Report: China’s PLA has made ‘extraordinary progress’ in procuring AI for combat

Drone

China’s People’s Liberation Army (PLA) appears to be spending about the same as the U.S. military on artificial intelligence, or AI, and has made ‘extraordinary progress’ in procuring AI systems for combat and support operations, according to a new report.

The Center for Security and Emerging Technology, (CSET) at Georgetown University went through tens of thousands of PLA procurement records and lays out what it discovered in a new report called Harnessed Lightning: How the Chinese Military is Adopting Artificial Intelligence.
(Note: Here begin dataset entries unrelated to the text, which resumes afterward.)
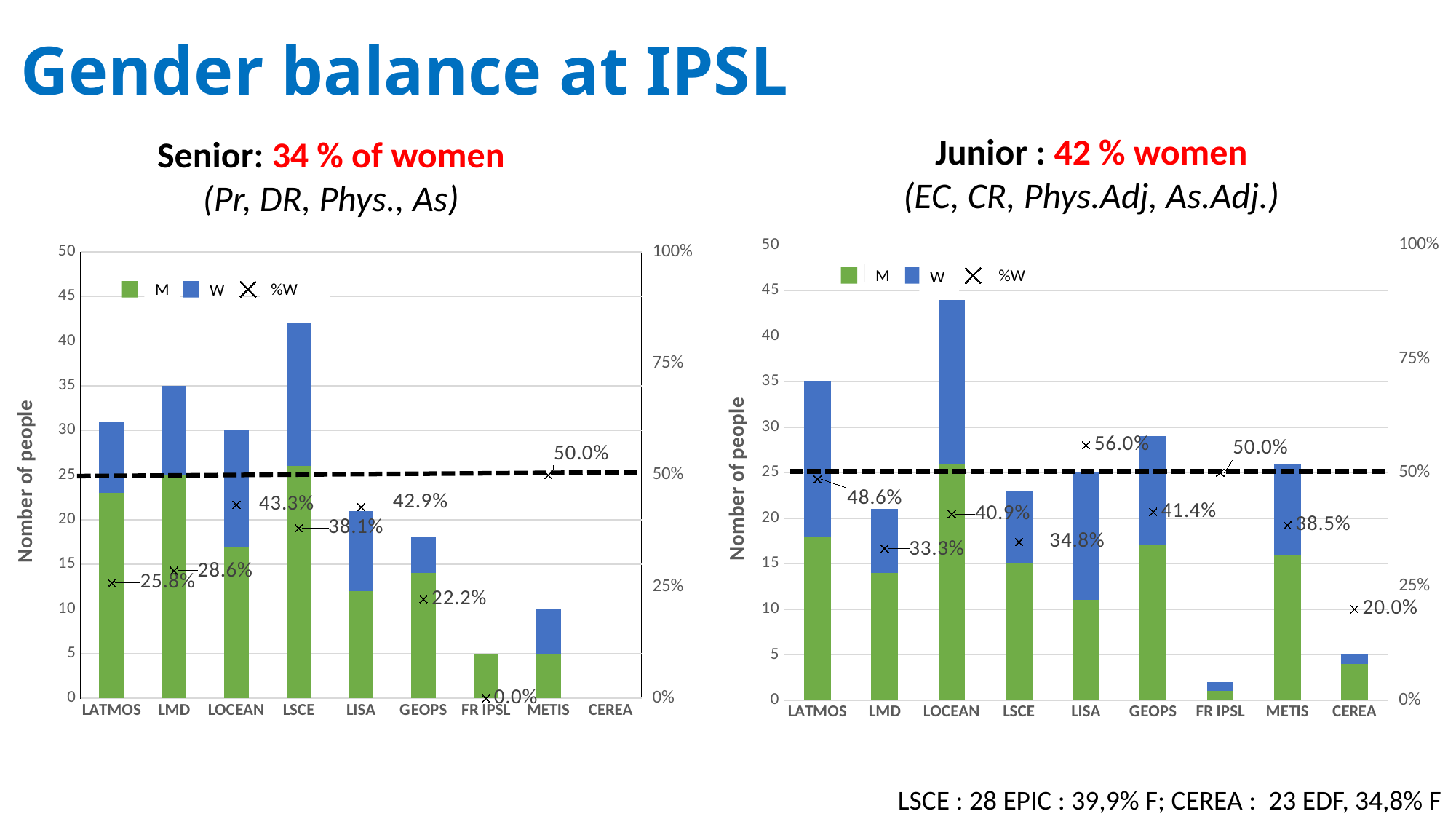
In the Junior chart, which has a higher %W value, LATMOS or LMD? LATMOS In the Junior chart, is the total number of people for LOCEAN greater or less than 40? greater In the Junior chart, what is the %W value for CEREA? 20.0% In the Junior chart, what is the %W value for LISA? 56.0% How many series does the legend of the Senior chart list? 3 In the Senior chart, is the total number of people for LSCE greater or less than 40? greater In the Senior chart, what is the difference between the %W values for METIS and LATMOS? 24.2 percentage points In the Senior chart, what is the %W value for LOCEAN? 43.3% In the Senior chart, what is the %W value for GEOPS? 22.2% In the Senior chart, which laboratory has the lowest %W value? FR IPSL In the Junior chart, which laboratory has the highest %W value? LISA How many laboratories are shown on the x axis of the Junior chart? 9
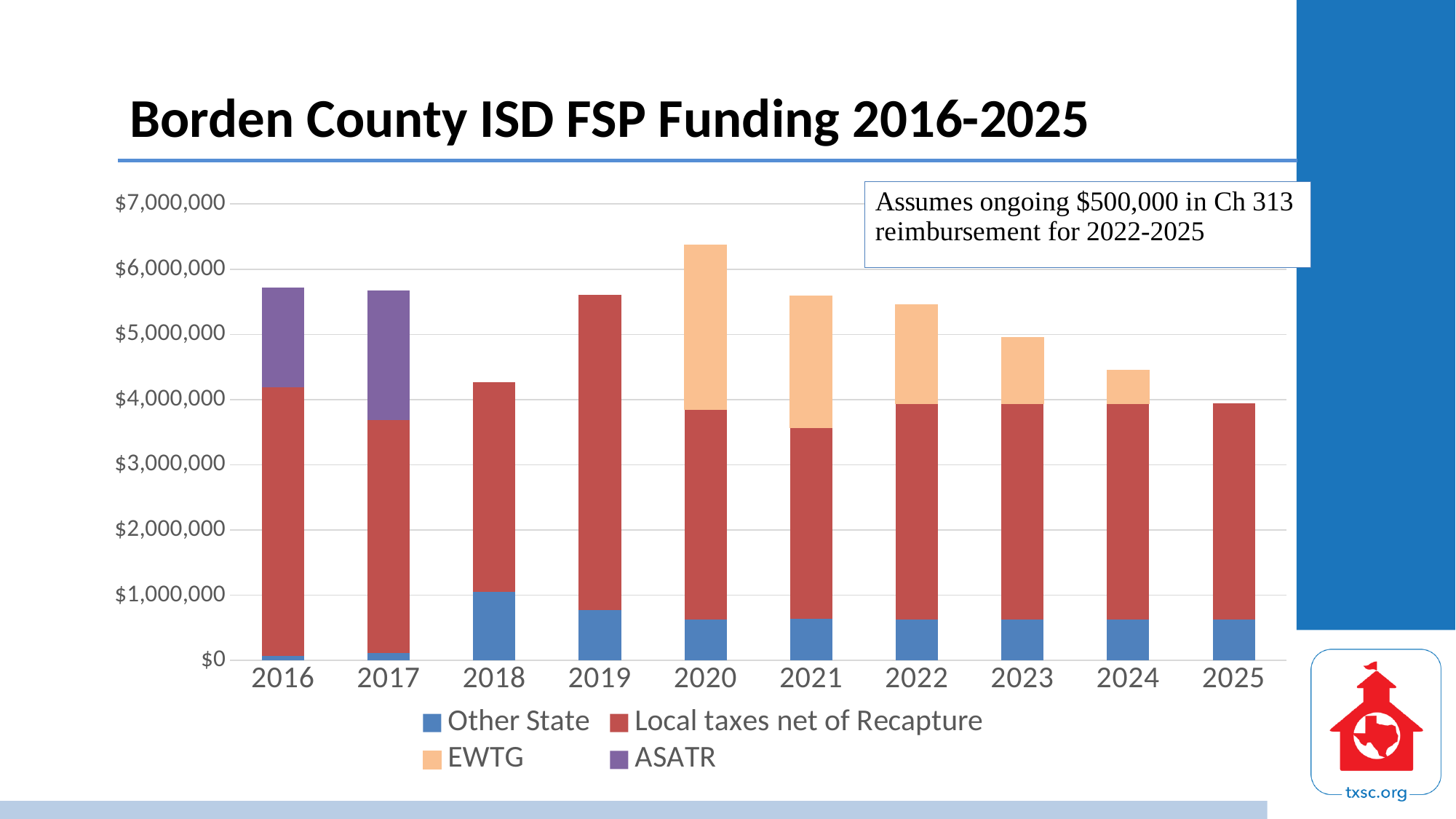
Which year has the highest total FSP funding? 2020 Is the total funding for 2020 greater or less than $6,000,000? greater Which series is shown in purple in the legend? ASATR How many series does the legend list? 4 Which year has the larger total funding, 2018 or 2019? 2019 Do the total funding values rise or fall from 2022 to 2025? fall Which year has the lowest total FSP funding? 2025 Is the total funding for 2018 greater or less than $4,000,000? greater Is the total funding for 2024 greater or less than $5,000,000? less How many years are shown on the x axis of the chart? 10 What kind of chart is shown on the slide? Stacked bar chart In which years does the ASATR series appear in the bars? 2016 and 2017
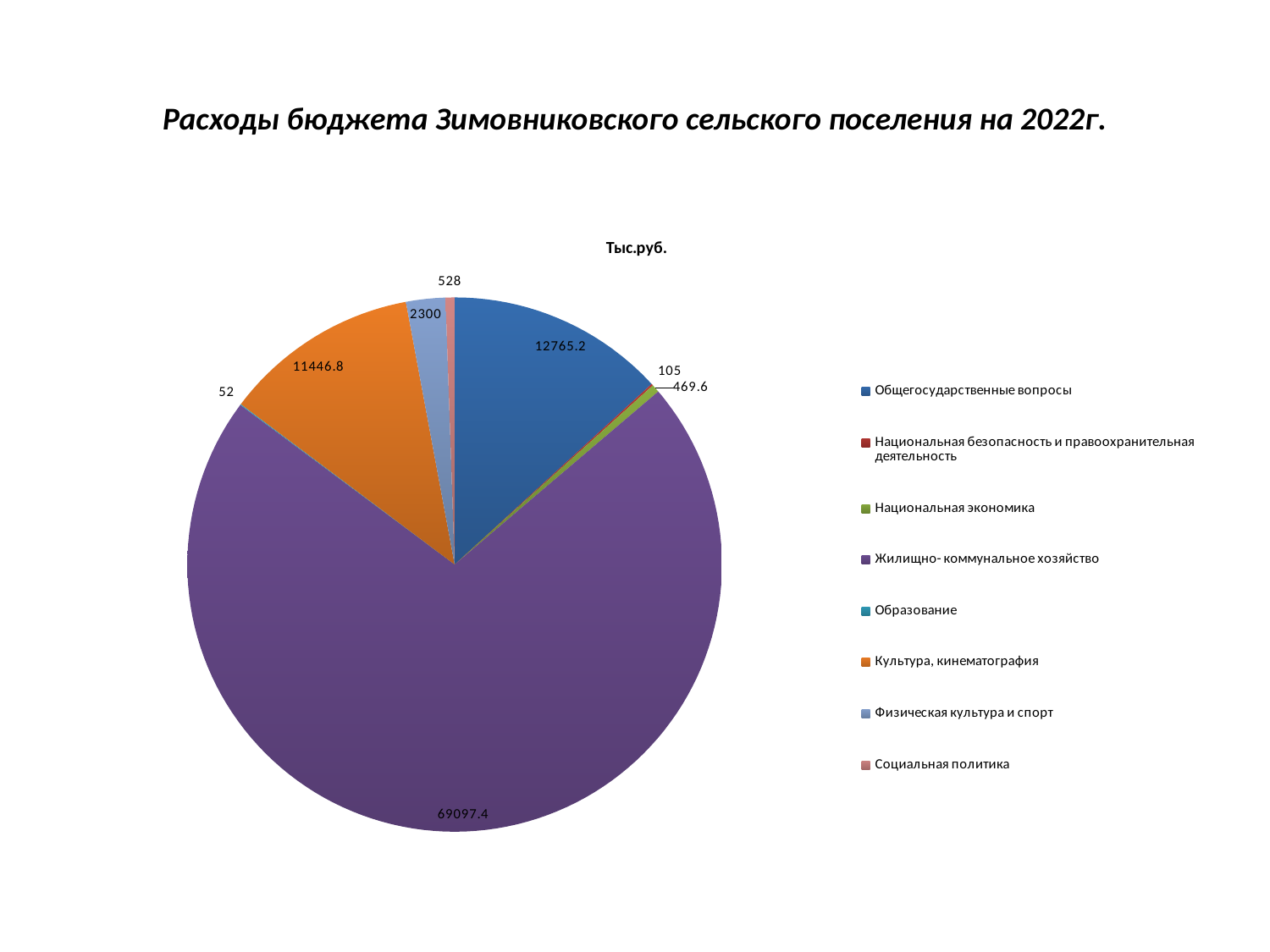
What is the value for Социальная политика? 528 What is the value for Общегосударственные вопросы? 12765.2 What type of chart is shown on the slide? pie chart What is the difference between the values for Общегосударственные вопросы and Культура, кинематография? 1318.4 Which is larger: Национальная экономика or Национальная безопасность и правоохранительная деятельность? Национальная экономика Which category has the largest slice of the pie? Жилищно- коммунальное хозяйство What is the value for Культура, кинематография? 11446.8 What is the value for Физическая культура и спорт? 2300 Which category has the smallest value? Образование What unit is given in the chart title above the pie? Тыс.руб. How many categories does the legend list? 8 What is the value for Жилищно- коммунальное хозяйство? 69097.4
Their conclusion: China is moving swiftly to make AI an integral part of its military modernization efforts.

“Chinese leaders view AI as the key to transforming the PLA into a ‘world-class,’ globally competitive military force,” the authors of the report wrote. “The PLA hopes to use AI to generate asymmetric advantages vis-a-vis the United States, which it regards as a ‘strong enemy,’ but also a role model for AI-development.”

The researchers analyzed 343 AI-related contracts awarded by PLA units and state-owned defense companies to get a sense of the Chinese military’s AI strategy. Among other things, an analysis of their spending priorities, the report said, suggests the PLA is particularly focused on the development of autonomous vehicles, and using AI and machine learning to sharpen intelligence analysis, information warfare, and target recognition.

Procurement records, even though they are public, provide strong clues as to strategy and intention because militaries typically don’t have unlimited resources, so tracking where leaders decide to spend their money can be both meaningful and instructive. 

With that in mind, CSET went through more than 66,000 procurement records — everything from requests for proposals to awarded contracts — published between March 30 and December 1, 2020. 

Among the things they discovered: as a general matter, PLA units don’t do their own buying. Instead, it appears that state-owned enterprises like the Aviation Industry Corporation of China, and China Aerospace Science and Technology Corp and their subsidiaries approve most of the AI purchases. 

The study found that the PLA is adopting AI in seven discrete areas:

  • intelligent and autonomous vehicles (particularly airborne and underwater vehicles)
  • predictive maintenance and logisticsintelligence, surveillance and reconnaissance (ISR)
  • information and electronic warfare
  • simulation and training
  • command and control
  • automated target recognition

There were about 120 awarded contracts for autonomous vehicles compared with just over 60 for ISR, the report said. 

The Chinese seem particularly interested in swarms of drones, it said. Last year, China awarded contracts to develop air-launched drone clusters and bought much of the technology necessary to make them work — like self-organizing UAV communications systems and collision avoidance sensors. (These drone swarms first came into public consciousness during the opening ceremony of the Winter Olympics in South Korea in 2018 when lighted drones flew in formation like obedient constellations across the night sky.)

While the exact amount PLA spending on AI is hard to pinpoint (since many of their AI purchases are likely classified), the CSET researchers reckon the Chinese military is spending between $1.6 billion and $2.7 billion on AI-related technologies a year, which would put its AI spending on par with that of the U.S. military.

Even the high end of that range is a far cry from the number that has been bandied around Washington, D.C. for years. The Chinese government had been projected to spend some $70 billion on AI by 2020, just a few years ago. The figure came from a speech by a top U.S. Air Force general in 2018, but the numbers have never been substantiated. Instead, what that speech ended up doing is stoke concerns that the U.S. is lagging in the AI arms race with China. 

Earlier this year, the Record reported on a CSET paper that said at least six major Chinese universities linked to government hacking groups were studying the intersection of cybersecurity and machine learning. The paper, titled “Academics, AI, and APTs,” warned that the research conducted in these Chinese universities today could find their way into the techniques used by Chinese state-sponsored hackers (APTs).

The six universities named in earlier report include Hainan University (海南大学), Southeast University (东南大学), Shanghai Jiao Tong University (上海交通大学), Xidian University (西安电子科技大学), Zhejiang University (浙江大学), and the Harbin Institute of Technology (哈尔滨工业大学).